● Exercise instructions
Switch "side window" to "door panel" and write out the lines of the records from the one that has "Which item is closer, the" through the one that has "3.28 meters", leaving everything else unchanged. Leave out the pictures.
((
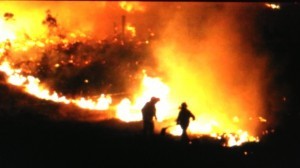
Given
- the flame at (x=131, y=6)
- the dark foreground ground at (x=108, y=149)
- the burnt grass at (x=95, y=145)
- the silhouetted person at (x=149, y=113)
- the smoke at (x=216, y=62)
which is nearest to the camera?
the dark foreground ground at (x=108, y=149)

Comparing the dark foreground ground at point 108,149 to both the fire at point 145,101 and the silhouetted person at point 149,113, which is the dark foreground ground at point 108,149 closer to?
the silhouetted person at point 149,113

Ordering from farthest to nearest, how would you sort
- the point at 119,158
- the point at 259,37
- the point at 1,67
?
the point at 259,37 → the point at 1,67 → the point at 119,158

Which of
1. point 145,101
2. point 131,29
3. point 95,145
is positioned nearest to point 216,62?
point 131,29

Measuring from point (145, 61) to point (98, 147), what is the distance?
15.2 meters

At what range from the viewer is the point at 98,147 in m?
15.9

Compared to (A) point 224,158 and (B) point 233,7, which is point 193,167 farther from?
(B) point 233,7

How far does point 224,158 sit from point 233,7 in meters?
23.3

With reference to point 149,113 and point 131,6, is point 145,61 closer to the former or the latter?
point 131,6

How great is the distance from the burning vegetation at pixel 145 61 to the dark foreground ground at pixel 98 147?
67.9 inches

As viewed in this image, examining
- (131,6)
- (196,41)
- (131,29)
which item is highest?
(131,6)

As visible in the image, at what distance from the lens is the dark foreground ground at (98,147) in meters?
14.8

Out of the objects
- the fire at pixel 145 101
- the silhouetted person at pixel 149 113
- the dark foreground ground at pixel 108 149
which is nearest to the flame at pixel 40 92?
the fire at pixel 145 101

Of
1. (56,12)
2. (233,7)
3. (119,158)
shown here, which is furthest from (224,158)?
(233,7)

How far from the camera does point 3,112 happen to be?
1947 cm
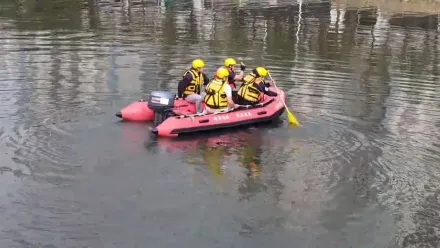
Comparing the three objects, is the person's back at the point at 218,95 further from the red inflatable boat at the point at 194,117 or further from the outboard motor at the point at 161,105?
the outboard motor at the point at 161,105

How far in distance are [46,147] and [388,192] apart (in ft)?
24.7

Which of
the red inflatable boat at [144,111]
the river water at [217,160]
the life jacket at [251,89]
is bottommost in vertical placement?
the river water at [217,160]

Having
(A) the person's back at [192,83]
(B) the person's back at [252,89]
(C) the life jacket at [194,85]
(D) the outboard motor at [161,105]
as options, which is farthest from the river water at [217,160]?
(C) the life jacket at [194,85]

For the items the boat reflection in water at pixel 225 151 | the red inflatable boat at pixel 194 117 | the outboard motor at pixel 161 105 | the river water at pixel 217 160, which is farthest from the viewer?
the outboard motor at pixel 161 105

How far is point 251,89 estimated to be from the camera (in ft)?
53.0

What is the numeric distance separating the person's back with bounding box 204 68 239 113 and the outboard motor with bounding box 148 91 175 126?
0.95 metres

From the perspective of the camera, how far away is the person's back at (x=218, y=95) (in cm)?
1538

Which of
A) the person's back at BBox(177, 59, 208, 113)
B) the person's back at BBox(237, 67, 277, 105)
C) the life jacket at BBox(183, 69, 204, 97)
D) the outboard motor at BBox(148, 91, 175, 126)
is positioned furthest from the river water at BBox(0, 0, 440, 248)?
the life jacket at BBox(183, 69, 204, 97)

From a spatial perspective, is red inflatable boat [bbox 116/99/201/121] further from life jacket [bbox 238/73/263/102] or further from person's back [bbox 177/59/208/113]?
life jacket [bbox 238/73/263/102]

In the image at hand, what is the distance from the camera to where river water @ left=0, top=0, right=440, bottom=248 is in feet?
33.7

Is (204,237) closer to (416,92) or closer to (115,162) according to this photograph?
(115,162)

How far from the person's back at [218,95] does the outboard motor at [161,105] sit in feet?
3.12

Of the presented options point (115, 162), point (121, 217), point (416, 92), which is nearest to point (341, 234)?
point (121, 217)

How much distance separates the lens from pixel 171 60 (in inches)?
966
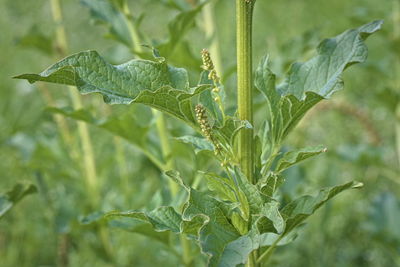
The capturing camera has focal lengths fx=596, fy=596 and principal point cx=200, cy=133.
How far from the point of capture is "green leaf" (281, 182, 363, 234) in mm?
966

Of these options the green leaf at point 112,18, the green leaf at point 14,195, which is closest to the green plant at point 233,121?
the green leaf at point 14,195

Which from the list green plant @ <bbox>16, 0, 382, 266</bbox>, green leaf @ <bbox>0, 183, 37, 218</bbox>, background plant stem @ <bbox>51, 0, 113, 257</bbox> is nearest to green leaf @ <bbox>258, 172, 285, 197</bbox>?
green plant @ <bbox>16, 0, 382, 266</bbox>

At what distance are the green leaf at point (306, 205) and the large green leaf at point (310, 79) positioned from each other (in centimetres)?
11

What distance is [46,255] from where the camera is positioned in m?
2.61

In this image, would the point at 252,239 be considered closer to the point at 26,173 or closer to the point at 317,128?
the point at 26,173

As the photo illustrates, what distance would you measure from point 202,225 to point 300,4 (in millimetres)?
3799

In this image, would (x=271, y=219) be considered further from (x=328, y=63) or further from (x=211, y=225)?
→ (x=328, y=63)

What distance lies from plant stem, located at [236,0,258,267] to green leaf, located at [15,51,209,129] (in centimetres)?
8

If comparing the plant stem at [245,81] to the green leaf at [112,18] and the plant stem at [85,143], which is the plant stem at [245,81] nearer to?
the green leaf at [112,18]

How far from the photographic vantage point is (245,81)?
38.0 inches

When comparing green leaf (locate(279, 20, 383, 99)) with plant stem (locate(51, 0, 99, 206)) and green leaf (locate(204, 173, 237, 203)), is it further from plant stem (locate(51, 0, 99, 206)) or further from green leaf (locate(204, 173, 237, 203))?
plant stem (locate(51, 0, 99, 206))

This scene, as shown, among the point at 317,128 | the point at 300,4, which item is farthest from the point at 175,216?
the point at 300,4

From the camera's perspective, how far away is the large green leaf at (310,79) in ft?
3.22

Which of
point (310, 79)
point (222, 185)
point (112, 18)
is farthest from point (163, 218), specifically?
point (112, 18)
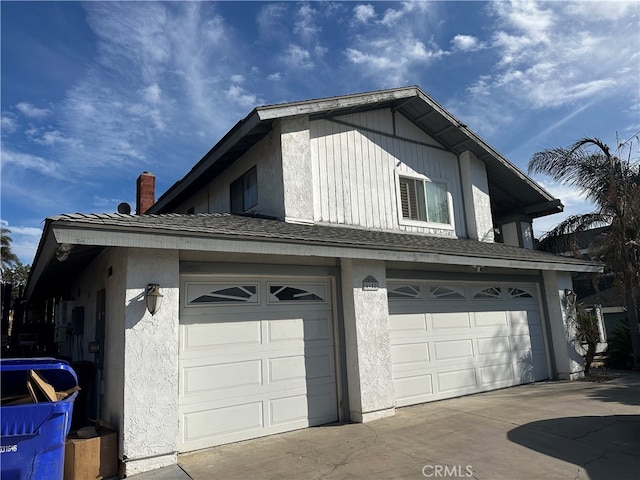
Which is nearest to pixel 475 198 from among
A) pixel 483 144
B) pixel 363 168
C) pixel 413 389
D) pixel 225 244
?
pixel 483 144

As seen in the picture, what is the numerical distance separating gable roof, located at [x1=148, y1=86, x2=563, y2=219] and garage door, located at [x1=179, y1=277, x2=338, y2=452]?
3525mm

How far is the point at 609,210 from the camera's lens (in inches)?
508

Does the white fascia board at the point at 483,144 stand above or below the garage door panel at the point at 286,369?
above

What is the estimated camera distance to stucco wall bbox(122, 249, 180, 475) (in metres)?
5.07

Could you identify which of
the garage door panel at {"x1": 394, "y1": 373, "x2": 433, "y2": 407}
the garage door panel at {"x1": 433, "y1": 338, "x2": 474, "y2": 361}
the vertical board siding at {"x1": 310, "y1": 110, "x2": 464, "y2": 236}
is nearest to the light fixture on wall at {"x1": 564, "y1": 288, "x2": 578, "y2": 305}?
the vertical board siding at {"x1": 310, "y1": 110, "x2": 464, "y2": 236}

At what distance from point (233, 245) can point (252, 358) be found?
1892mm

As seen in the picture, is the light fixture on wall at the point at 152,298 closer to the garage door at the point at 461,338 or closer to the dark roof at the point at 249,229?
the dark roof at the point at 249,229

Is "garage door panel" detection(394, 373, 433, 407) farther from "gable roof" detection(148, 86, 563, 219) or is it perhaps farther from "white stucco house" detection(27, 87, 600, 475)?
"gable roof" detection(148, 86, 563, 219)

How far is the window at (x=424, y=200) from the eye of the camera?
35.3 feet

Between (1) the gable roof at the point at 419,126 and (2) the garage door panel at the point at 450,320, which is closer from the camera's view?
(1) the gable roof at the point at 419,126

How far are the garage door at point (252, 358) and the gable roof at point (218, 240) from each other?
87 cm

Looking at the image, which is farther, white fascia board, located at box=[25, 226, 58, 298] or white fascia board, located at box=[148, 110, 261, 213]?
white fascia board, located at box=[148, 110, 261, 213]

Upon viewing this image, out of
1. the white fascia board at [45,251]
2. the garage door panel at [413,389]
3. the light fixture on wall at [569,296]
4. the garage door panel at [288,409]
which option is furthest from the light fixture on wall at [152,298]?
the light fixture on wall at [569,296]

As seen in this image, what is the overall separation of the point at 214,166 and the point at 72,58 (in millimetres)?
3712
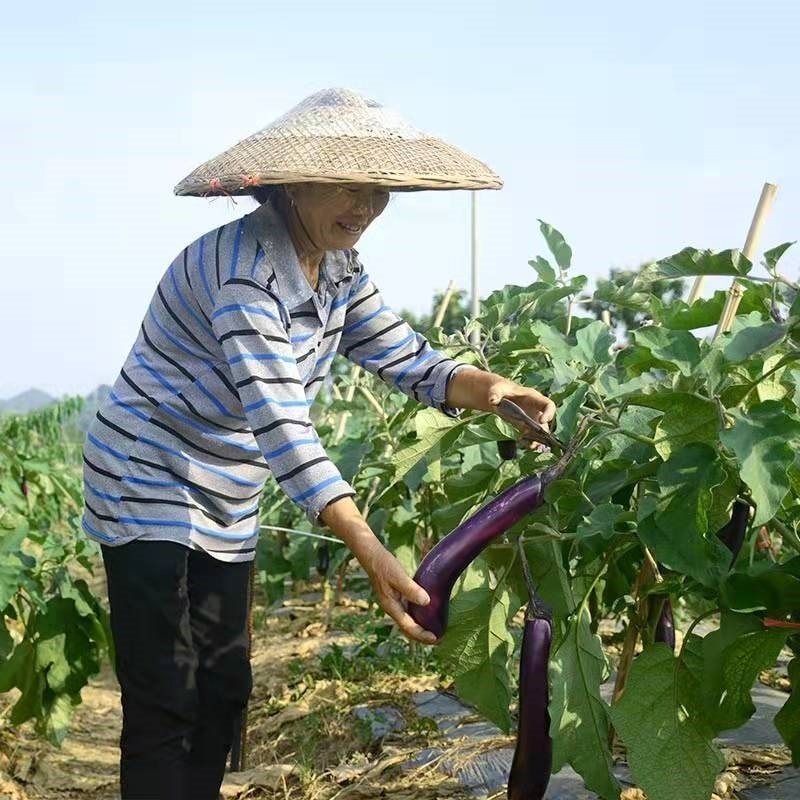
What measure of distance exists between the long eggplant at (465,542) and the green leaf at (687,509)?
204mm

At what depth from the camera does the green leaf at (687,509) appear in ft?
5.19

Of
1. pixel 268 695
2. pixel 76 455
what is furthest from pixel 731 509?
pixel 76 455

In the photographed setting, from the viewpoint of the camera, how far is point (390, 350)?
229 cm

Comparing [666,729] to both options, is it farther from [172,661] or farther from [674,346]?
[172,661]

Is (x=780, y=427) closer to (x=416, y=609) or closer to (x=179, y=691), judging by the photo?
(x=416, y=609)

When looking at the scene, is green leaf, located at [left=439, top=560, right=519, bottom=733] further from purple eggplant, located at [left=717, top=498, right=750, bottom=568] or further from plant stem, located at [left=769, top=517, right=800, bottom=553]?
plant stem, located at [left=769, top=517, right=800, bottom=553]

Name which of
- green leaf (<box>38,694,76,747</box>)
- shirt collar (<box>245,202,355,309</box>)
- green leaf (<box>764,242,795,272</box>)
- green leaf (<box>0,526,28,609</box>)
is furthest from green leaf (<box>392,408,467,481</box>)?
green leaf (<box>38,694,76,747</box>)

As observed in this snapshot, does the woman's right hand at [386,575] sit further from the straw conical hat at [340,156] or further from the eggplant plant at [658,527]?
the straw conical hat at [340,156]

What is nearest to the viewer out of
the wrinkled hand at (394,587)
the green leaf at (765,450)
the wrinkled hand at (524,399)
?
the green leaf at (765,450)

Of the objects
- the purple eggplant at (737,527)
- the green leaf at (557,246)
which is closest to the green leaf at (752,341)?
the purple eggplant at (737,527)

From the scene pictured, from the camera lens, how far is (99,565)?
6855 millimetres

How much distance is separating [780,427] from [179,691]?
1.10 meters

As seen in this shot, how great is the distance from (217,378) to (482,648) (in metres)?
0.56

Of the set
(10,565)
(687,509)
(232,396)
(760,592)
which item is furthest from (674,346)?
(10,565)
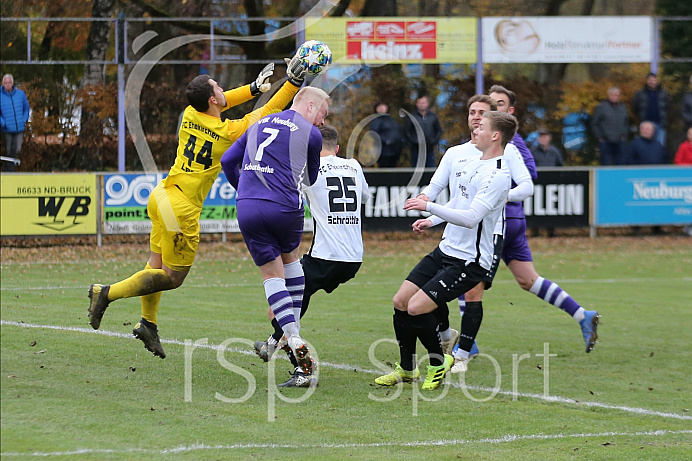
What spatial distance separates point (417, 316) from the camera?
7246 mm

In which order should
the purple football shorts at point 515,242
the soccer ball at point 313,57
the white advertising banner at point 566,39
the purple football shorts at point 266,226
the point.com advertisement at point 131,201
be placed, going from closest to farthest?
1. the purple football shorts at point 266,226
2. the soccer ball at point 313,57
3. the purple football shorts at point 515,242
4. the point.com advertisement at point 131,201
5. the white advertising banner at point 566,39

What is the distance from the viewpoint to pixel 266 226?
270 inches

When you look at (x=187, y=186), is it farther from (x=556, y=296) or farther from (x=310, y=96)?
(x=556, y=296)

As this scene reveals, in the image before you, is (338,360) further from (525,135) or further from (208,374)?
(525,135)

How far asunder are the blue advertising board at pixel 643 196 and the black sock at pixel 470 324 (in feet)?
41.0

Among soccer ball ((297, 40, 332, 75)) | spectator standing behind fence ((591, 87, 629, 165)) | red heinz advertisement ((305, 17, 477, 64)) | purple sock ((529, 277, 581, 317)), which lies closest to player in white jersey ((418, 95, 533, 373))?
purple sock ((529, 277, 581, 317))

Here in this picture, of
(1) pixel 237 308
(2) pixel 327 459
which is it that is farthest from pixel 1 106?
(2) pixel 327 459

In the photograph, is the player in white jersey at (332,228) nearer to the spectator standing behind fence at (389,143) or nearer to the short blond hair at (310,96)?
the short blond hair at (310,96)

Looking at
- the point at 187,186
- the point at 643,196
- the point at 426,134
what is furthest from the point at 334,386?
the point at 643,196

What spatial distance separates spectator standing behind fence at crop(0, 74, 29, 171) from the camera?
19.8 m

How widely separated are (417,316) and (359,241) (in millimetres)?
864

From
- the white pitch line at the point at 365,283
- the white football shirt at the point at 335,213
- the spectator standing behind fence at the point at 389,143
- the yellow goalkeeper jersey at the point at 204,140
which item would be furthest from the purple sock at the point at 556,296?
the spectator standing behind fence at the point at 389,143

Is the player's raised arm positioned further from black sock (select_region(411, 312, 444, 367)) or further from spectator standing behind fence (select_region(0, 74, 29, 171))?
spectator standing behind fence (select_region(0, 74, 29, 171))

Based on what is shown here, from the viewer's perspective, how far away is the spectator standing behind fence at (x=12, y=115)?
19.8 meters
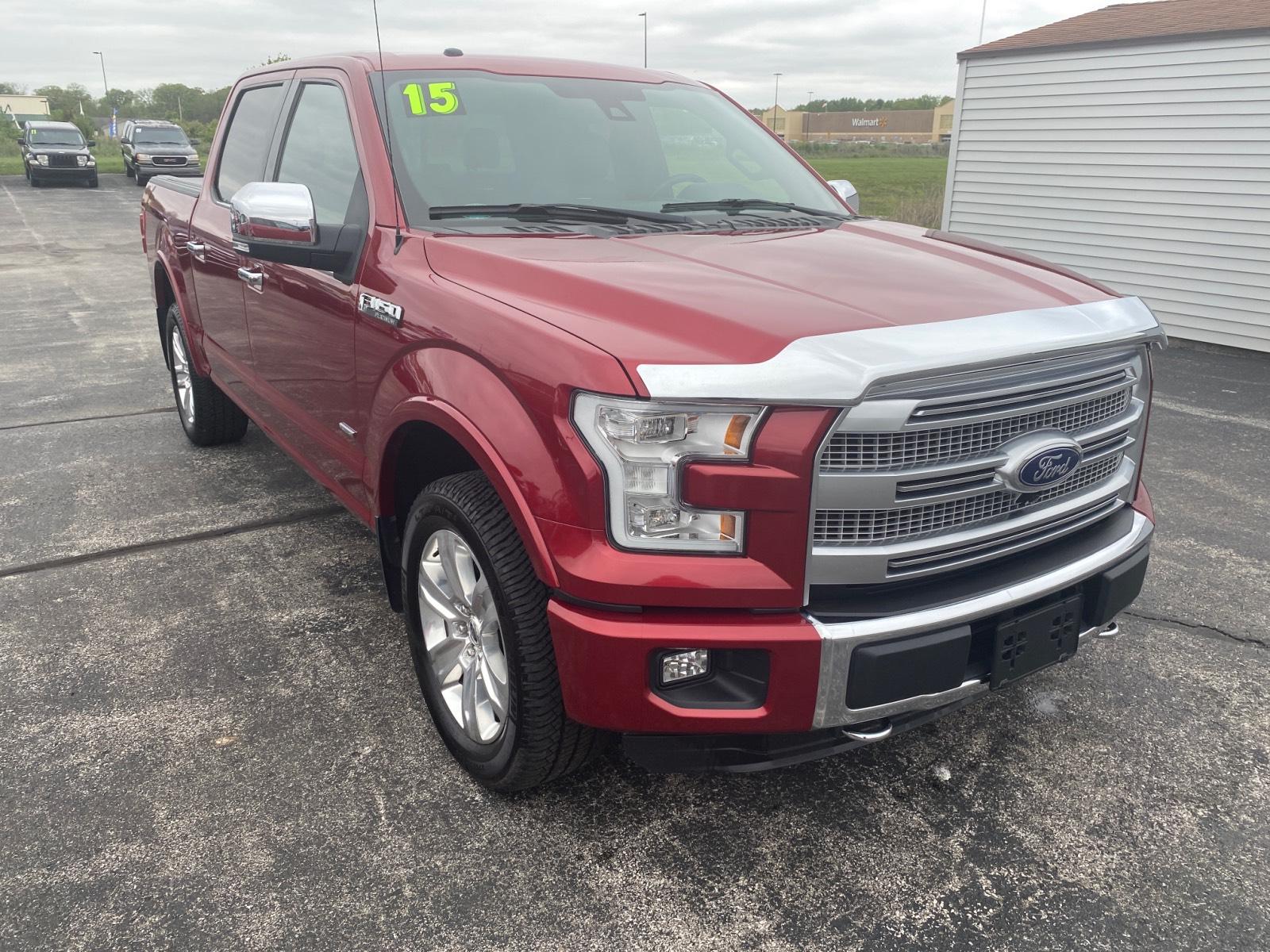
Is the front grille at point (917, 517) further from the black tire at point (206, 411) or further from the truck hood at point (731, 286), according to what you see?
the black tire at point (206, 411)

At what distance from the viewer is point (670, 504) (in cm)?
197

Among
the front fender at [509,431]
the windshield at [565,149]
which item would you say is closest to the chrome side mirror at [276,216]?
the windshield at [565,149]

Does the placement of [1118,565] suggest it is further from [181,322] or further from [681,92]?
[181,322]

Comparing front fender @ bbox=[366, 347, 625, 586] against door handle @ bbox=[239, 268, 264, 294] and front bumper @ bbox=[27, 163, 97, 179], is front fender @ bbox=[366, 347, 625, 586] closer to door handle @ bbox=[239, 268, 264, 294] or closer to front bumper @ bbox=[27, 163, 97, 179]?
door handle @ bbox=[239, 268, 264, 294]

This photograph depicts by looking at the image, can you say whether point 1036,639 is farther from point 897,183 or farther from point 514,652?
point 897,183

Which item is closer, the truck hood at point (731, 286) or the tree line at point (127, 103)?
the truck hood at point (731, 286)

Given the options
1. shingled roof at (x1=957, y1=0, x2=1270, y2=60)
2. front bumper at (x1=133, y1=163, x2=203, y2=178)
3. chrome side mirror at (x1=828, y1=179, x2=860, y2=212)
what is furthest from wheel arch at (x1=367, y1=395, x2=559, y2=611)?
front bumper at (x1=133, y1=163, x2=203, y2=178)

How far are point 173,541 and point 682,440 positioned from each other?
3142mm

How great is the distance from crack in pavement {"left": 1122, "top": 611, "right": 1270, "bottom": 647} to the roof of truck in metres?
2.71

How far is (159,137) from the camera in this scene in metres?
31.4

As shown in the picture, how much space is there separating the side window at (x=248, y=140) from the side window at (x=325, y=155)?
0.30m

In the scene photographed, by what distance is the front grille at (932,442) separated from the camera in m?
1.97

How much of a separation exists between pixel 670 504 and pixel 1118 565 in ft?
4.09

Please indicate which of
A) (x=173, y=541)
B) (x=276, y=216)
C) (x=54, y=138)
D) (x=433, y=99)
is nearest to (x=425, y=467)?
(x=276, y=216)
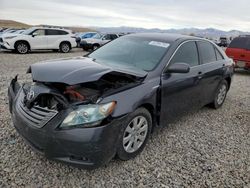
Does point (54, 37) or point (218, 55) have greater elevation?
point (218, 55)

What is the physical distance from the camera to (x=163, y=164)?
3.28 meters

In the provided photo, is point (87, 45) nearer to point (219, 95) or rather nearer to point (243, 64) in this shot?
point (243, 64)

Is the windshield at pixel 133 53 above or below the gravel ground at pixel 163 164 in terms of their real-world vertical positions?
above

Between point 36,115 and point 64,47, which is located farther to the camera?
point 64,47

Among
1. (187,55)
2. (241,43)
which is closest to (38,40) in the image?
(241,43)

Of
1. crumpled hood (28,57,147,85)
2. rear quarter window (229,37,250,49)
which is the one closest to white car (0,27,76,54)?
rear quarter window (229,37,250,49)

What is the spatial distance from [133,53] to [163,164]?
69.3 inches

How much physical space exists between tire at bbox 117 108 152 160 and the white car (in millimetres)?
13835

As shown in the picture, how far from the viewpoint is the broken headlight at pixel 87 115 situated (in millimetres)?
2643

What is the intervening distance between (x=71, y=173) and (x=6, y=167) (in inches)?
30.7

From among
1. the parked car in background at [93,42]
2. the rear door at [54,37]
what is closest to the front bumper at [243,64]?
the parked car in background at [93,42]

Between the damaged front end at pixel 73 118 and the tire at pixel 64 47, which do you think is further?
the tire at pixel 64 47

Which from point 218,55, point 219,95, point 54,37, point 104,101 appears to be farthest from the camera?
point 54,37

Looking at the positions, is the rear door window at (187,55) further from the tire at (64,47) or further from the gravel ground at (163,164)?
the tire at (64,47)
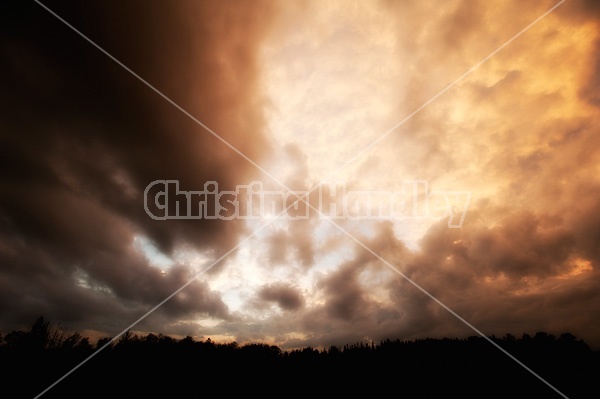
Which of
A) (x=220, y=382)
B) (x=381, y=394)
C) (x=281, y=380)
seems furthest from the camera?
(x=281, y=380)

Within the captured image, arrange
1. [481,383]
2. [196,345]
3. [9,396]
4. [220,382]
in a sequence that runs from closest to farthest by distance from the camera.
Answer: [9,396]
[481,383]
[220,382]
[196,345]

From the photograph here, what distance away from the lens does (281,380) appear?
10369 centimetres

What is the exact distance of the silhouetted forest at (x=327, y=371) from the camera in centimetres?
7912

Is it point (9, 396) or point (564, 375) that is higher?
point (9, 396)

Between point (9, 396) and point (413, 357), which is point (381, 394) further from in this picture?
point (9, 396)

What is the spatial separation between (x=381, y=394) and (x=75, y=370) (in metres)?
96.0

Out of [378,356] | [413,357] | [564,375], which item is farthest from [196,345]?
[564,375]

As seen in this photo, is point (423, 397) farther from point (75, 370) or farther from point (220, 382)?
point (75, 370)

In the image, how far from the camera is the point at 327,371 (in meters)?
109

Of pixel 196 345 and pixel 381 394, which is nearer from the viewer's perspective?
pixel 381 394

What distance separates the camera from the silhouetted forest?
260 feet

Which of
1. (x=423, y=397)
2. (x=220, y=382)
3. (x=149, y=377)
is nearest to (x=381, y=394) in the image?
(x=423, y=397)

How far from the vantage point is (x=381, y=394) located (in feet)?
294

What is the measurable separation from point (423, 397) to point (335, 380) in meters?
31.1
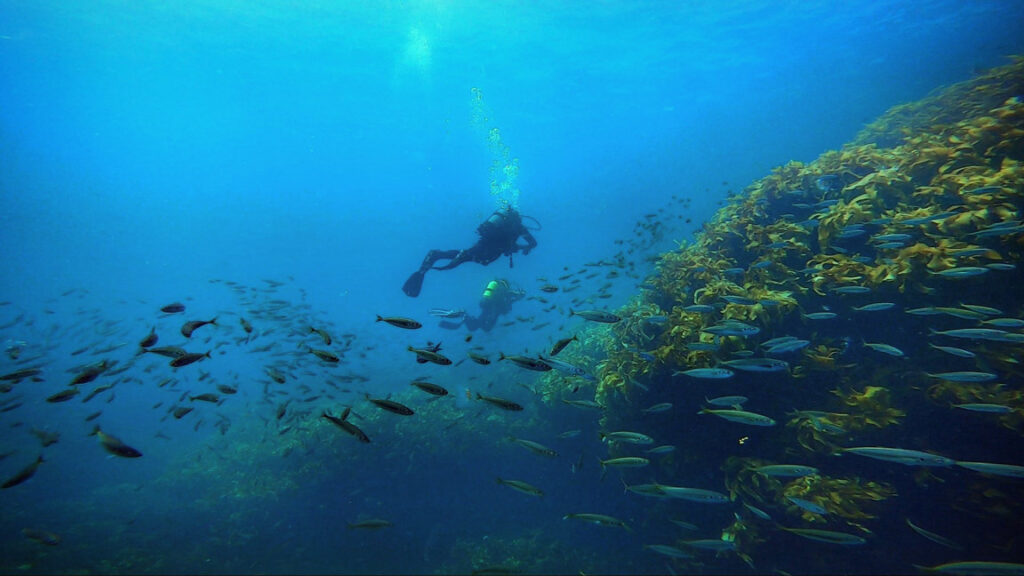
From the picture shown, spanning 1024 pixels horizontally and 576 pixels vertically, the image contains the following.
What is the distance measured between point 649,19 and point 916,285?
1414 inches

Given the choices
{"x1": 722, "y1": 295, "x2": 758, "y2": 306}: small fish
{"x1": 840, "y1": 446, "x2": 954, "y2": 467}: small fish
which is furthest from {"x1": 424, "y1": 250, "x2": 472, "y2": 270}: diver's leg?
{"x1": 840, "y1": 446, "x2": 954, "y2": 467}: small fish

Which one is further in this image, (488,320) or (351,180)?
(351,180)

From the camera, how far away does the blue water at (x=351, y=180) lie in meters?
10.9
))
● Task answer
Which item is closer, the truck hood at point (731, 286) or the tree line at point (127, 103)?
the truck hood at point (731, 286)

Given the options
1. shingled roof at (x1=957, y1=0, x2=1270, y2=60)
2. front bumper at (x1=133, y1=163, x2=203, y2=178)
3. chrome side mirror at (x1=828, y1=179, x2=860, y2=212)
what is furthest from wheel arch at (x1=367, y1=395, x2=559, y2=611)?
front bumper at (x1=133, y1=163, x2=203, y2=178)

How far are point 173,541 and point 682,440 positioned from each other?
3142mm

How great is the distance from crack in pavement {"left": 1122, "top": 611, "right": 1270, "bottom": 647} to the roof of truck in metres?
2.71

How far is (159,137) from the camera in this scene in metres?
31.4

As shown in the picture, how much space is there separating the door panel at (x=248, y=140) from the door panel at (x=325, y=155)?
0.30m

In the scene photographed, by what distance is the front grille at (932,442) separated from the camera in m?
1.97

How much of a separation exists between pixel 670 504 and pixel 1118 565 in ft?
4.09

Please indicate which of
A) (x=173, y=541)
B) (x=276, y=216)
C) (x=54, y=138)
D) (x=433, y=99)
is nearest to (x=425, y=467)?
(x=276, y=216)
Does point (54, 37) or point (218, 55) have greater elevation?
point (218, 55)

What is the physical distance from the camera to (x=163, y=164)?
3.28 meters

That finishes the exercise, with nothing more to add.